Así calladas como las ves, platicadoras son. Las estrellas en turno me guiaron un rato, yo creo que nada más para pasar el rato (como han hecho a lo largo de las praderas y los océanos de los años, desde la barca más antigua), pero me escucharon lo necesario e hicieron eco donde correspondía.

Forman una red de familias accidentales a las que siempre les hemos encontrado parecido con bestias, semidioses o instrumentos de tortura. Los aborígenes de Australia leían las constelaciones distinto que los griegos y romanos, y éstos de los mayas, por no mencionar de plano sumerios, egipcios, etcétera. La información contemporánea sigue siendo imprecisa hasta cierto punto a pesar de los sofisticados cálculos, las sondas espaciales y los telescopios de última generación que tenemos para hallar cuerpos celestes sin necesidad de verlos.

¿Puede existir algo más indiferente que una estrella?

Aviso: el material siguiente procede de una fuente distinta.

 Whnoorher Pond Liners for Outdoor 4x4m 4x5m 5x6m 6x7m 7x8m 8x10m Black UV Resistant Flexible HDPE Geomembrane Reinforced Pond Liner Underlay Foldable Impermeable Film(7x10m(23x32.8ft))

Demasiado ocupada día y noche en configurar el balance de sus planetas y cometas, el acomodo de los imanes, las temperaturas inimaginables. Que un ojo humano así pelón las alcance a cualquier cantidad de millones de años luz es lo asombroso, lo insensato del asunto. Ellas significan para nosotros, por más que le rasquemos, la única confirmación de qué es el cielo. Por infinitas que nos resulten, dado nuestro tamañito, Antares y Casiopea acechan investidas de intimidad auténtica.

El aire era frío. Tras una cortina de platanillos (suerte de plátano enano que no da fruto pero sí una flor dura, naranja y amarillo, hermosa como una orquídea), en la espesura nocturna las chicharras templaban sus caderas y sus güiros, y su aguda precisión las aves insomnes.

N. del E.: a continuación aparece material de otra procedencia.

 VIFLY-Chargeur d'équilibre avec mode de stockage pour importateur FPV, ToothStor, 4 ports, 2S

Saquen conclusiones: estrellas difuminadas, relampagueadas, cegadoras y encandiladas pero tan lejos. Y pensar que todas tienen nombre.

 ***

Una tarde. Tuve que aguardar al paso de una hato de ganado flaco, cebúes inexpresivos vagamente asustados. Los rancheros los arreaban. Atravesaba una tierra donde hay agravios no liquidados, rencores pendientes, nostalgias irreparables. Fue entonces que asistí a la hora de los tordos, negra en sus pespuntes. Descendieron sobre los árboles y los ocuparon al instante. Copas arracimadas de caricaturas de cuervo, cúpulas y torres de iglesia, antenas de radio. Se adueñaron por lo alto. Agandallaron y cagaron en blanco. Es su naturaleza. Son solares a morir, de noche se destantean y mejor se guardan. Dejan la oscuridad a los grillos y las ranas, aunque los patos también intervengan.

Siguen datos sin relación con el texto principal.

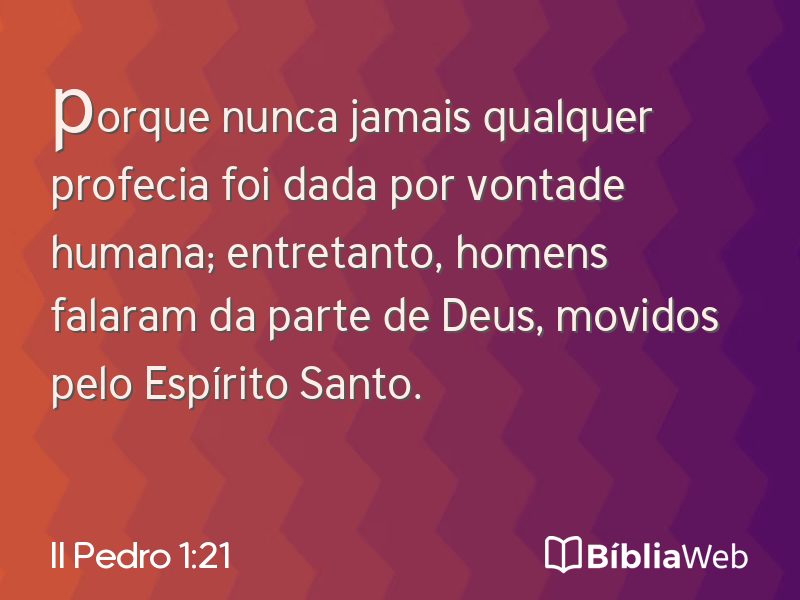II Pedro 1:21 em imagem para compartilhar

A eso de las seis pm los tordos diario despiden al sol con honores y se le escurren a la luna como gotas de aceite. En sus alas negras reflejan la curvatura del horizonte encendido. Les entra un ir y venir más que frenético, simétrico, siguiendo una de esas coreografías espectaculares que se inventa Madre Natura. El ruido de su concierto lastima los oídos en los campos, los parques y las alamedas del sur a esta misma hora. ¿A eso deberán los oaxaqueños su sonora inspiración para los alientos? Al oírlos, los trabajadores de cualquier ayuntamiento saben que terminó su turno y cierran cajones para retirarse. Los vendedores de respados y los de nieves emprenden el regreso empujando el carrito. Los estudiantes van a la papelería, al ciber, a fumar debajo de los puentes, y los enamorados y las enamoradas se ponen camisas blancas para salir al pan, cuando los tordos al fin se callan y al fin refresca.